The WHAT, WHY, and HOW of Neurocognitive Testing.

WHAT is Neurocognitive Testing?

 

Neurocognitive Testing acts like a “physical for your brain”, as it simply evaluates how well the primary areas of your brain are working. Diseases and conditions such as Alzheimer’s, Dementia, Traumatic Brain Injury, and many others, change the way our brains work, both while at rest and while thinking and processing information. 

 

Neurocognitive Testing actually measures your brain waves while you’re relaxed and during some simple activities. This is done by wearing a mesh cap with sensors inside that communicate with software and record that information. 

 

Once the information is processed, your results and brain function are evaluated based specifically on your age and gender. Because the software is looking at your brain waves, this test is a completely objective measurement. Essentially, you can’t fake your brain waves! For this reason, Neurocognitive Testing is a trusted technology that gives physicians a lot more information to help diagnose Dementia, Alzheimer’s, cognitive impairment, Traumatic Brain Injury, and much more. 

 

WHY should I do this test?

 

The goal of doing a neurocognitive test is to give physicians a way to see how your brain is functioning.  Physicians know the importance of getting an earlier diagnosis of diseases like Dementia/ Alzheimer’s and other cognitive impairments.  You can’t treat what you don’t know.  WIth the information collected through neurocognitive testing, and a formal diagnosis, you and your doctor can be more aggressive about treatment, therapy, and key lifestyle changes to prolong severe symptoms. 

 

While there is currently no cure for Dementia or Alzheimer’s, there are specific steps you can take to slow the disease progression and manage symptoms. Starting and prioritizing these steps earlier is crucial to maintaining your ability to perform day-to-day activities on your own, and keep doing the things you like to do.  Earlier evaluation leads to quicker interventions, which leads to saving more memories.  

HOW is the test performed?

 

Testing equipment:

  1. Mesh EEG cap: The ‘hat’ you wear is like a beanie made out of mesh, just like gym shorts!  It’s a comfortable cap that fits snuggly on your head, with very small sensors throughout the inside. These sensors allow the computer software to see your brain waves and record them.

  2. A drop of gel in each sensor: In order for the sensors to ‘see’ your brain waves, a little drop of gel is put into each of the 19 sensors in the cap.  (Cleaner, easier, and way better than shaving your head!)
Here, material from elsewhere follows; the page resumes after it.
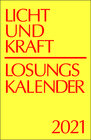 Buchcover Licht und Kraft/Losungskalender 2021 Reiseausgabe in Monatsheften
  3. Pulse oximeter (finger probe) and 3 EKG stickers: These sensors are strictly receiving information.  They listen to your heart during the test to separate your heart beat from your brain waves.

 

Testing Procedure:

  1. 5 minutes eyes open: all you have to do is sit still, relaxed, and keep your eyes on the blank computer screen.  Try not to blink too much!

  2. 5 minutes eyes closed: sit still and relax, and try not to fall asleep!
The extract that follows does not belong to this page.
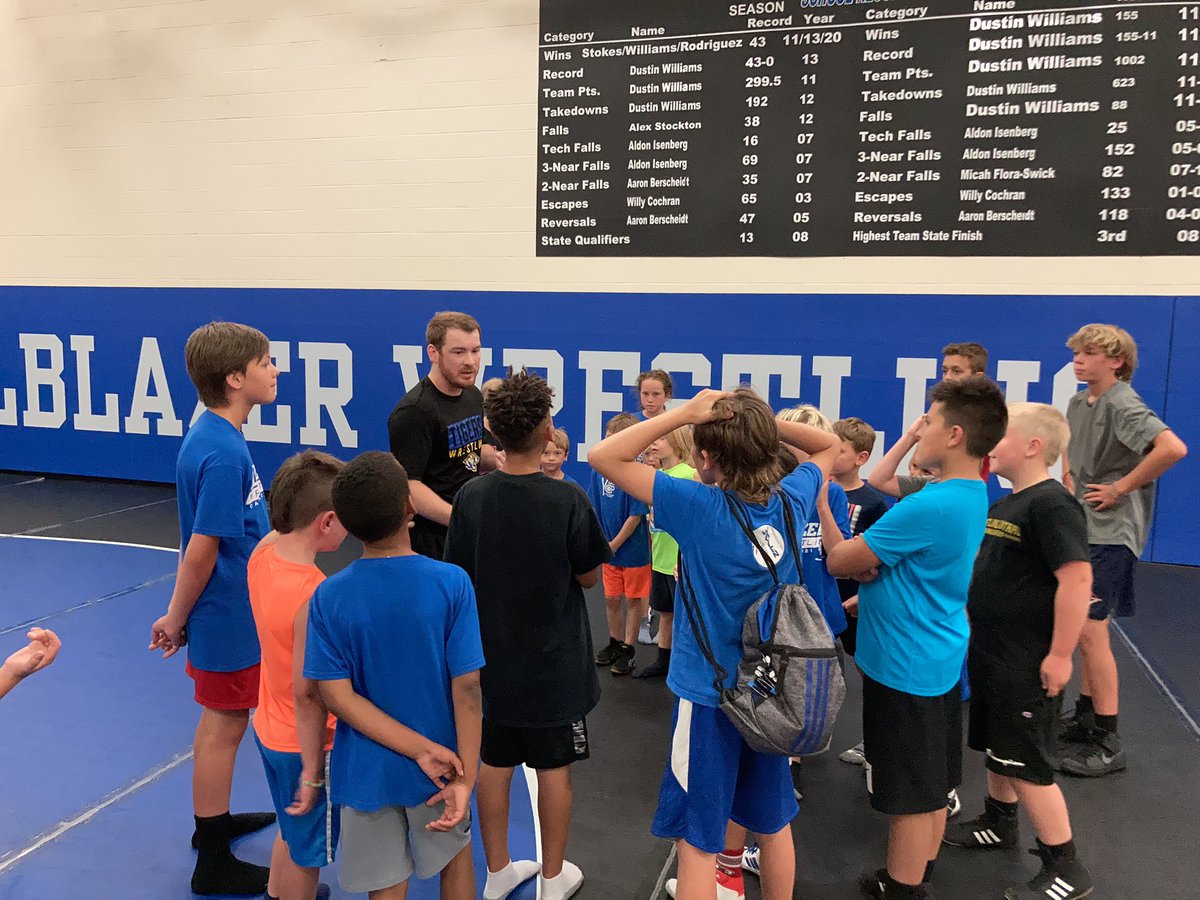 GE Wrestling tweet media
  3. 10 minute video game: During this activity, or game portion of the test, you get to hold a ‘trigger’ button.  The laptop screen will flash a small blue circle, a large blue circle, and a checkerboard randomly.  You will also have headphones which will occasionally play a short white noise type sound.  Your job is to push the trigger button only when you see the large blue circle, and ignore everything else.